Throughout this study, we use the gamma distribution for generating burst amplitude peaks, but other distributions were tried. Using the BLA gamma LFP across multiple subjects (Dataset 2), we examined how the type of analytical distribution affected fit quality. Optimizing burst amplitude peak distributions with exponential or lognormal forms (instead of gamma) provided similar fits for the distributions (ANOVA on DKL, F(2,18)=0.38, p=0.69) and similar match for the gamma signal bump in the PSD). The fact that multiple forms of synthetic burst amplitude peak distributions perform equally well suggests that the number of burst atoms and their amplitude peak distribution cannot be determined uniquely from gamma power expressed in the PSD.
Detection of oscillatory bursts
We now demonstrate the synthesis algorithm and ROC analysis to evaluate oscillatory burst detection. We use the data already presented in Figure 2 as our example.
Detection of gamma bursts in the BLA.
The BLA recording from a subject in DataSet-1 was used to demonstrate the algorithm for evaluating the detection of oscillatory bursts in the LFP. Figure 2 shows the three key synthetic traces generated from this data set: background trace (Fig. 2A), signal trace (Fig. 2B), and the composite trace formed by combining them (Fig. 2C).

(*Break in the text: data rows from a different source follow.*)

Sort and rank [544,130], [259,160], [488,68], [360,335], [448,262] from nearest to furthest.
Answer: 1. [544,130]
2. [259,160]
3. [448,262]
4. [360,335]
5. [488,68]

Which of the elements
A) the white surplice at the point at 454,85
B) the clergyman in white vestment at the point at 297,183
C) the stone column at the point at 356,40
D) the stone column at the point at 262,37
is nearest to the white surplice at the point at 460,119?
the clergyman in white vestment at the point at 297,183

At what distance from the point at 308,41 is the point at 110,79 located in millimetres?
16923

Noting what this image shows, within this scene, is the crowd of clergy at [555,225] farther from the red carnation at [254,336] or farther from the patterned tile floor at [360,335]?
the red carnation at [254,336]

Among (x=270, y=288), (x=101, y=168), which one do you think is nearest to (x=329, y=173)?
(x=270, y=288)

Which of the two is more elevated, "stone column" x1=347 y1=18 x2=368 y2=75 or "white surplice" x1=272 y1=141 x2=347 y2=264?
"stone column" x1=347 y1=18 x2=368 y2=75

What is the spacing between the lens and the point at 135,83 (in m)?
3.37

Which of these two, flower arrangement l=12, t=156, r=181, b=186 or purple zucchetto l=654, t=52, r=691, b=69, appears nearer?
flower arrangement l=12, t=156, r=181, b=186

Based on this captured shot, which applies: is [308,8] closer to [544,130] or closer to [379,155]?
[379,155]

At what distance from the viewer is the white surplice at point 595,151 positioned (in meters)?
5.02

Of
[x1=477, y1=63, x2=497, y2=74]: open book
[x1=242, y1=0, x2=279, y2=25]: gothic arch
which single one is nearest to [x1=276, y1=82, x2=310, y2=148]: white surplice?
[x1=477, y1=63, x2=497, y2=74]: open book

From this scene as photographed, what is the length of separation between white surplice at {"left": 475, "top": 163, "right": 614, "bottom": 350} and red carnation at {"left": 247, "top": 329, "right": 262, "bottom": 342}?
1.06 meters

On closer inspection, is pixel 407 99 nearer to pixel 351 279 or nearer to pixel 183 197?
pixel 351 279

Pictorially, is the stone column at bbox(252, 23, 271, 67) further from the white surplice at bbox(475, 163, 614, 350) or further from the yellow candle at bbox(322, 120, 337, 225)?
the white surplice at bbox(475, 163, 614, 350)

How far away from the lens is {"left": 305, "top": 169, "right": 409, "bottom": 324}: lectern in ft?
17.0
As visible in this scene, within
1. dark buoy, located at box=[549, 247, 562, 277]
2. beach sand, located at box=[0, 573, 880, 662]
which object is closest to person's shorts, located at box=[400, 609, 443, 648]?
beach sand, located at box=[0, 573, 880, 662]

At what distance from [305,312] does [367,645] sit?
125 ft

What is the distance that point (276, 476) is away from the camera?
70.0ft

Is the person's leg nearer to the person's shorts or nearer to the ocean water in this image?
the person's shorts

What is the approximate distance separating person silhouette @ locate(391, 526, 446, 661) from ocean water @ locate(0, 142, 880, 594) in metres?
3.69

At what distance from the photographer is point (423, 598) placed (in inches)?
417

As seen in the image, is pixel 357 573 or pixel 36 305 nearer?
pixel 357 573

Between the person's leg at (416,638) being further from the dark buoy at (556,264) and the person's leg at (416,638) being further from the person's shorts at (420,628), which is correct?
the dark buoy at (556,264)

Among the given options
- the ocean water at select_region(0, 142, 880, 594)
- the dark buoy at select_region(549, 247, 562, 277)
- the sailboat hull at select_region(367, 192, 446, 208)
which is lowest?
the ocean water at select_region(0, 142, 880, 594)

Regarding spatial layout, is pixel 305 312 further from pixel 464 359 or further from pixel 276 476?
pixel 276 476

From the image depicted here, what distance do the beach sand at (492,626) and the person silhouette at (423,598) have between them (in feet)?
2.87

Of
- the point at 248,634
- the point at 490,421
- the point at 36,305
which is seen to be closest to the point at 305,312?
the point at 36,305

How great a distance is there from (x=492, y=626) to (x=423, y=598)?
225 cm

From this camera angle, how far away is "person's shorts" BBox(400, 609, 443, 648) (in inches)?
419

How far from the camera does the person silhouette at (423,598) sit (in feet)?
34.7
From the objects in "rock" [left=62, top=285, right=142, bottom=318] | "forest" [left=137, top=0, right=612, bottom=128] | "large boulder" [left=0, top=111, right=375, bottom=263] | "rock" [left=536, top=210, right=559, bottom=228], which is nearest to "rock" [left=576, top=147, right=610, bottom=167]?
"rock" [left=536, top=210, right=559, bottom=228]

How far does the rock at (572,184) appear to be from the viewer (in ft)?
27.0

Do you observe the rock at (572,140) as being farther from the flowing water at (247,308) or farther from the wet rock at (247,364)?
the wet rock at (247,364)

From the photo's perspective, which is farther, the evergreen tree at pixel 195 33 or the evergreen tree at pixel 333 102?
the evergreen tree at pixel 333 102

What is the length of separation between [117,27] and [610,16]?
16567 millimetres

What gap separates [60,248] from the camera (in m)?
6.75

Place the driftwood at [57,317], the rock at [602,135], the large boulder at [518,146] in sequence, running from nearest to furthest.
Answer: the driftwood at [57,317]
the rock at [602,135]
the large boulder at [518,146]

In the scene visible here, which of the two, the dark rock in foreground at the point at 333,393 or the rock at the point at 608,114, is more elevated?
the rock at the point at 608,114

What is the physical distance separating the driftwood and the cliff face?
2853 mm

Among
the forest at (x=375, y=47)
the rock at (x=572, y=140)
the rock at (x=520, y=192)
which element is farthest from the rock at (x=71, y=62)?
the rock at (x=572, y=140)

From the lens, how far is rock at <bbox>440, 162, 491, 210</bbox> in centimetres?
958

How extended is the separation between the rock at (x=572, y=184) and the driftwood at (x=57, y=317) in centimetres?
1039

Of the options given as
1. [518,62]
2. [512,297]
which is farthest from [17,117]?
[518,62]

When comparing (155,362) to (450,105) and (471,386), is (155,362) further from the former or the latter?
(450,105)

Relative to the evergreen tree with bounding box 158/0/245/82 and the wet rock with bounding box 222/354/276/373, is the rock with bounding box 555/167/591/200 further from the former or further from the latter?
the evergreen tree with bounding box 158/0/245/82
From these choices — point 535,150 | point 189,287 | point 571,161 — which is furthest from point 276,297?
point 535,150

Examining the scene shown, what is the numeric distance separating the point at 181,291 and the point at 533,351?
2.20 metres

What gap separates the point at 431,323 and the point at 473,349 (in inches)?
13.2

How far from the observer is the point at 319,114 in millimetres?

For determination of salient bursts in the signal trace, the lower bound, θL, was 23.6μV, while for illustrative purposes the upper bound, θU, was set to 42.7μV (Fig. 2B; 2 Z-score of background instantaneous amplitude). Using a 1 Z-score detection threshold on the composite trace captured most of the TP peaks, but also some FP peaks (Fig. 2C). Peaks classified as true, false, and intermediate could overlap in their amplitude, but with a greater proportion of false peaks having a low amplitude, true peaks a high amplitude, and intermediate peaks in between (Fig. 2D). This plot highlights the probabilistic nature of classification. ROC analysis uncovered that the optimal detection threshold yielded over 80% TP and less than 20% FP for both burst amplitude peaks and instantaneous amplitude (Fig. 2E).
Comparing optimal detection thresholds for BLA gamma across subjects.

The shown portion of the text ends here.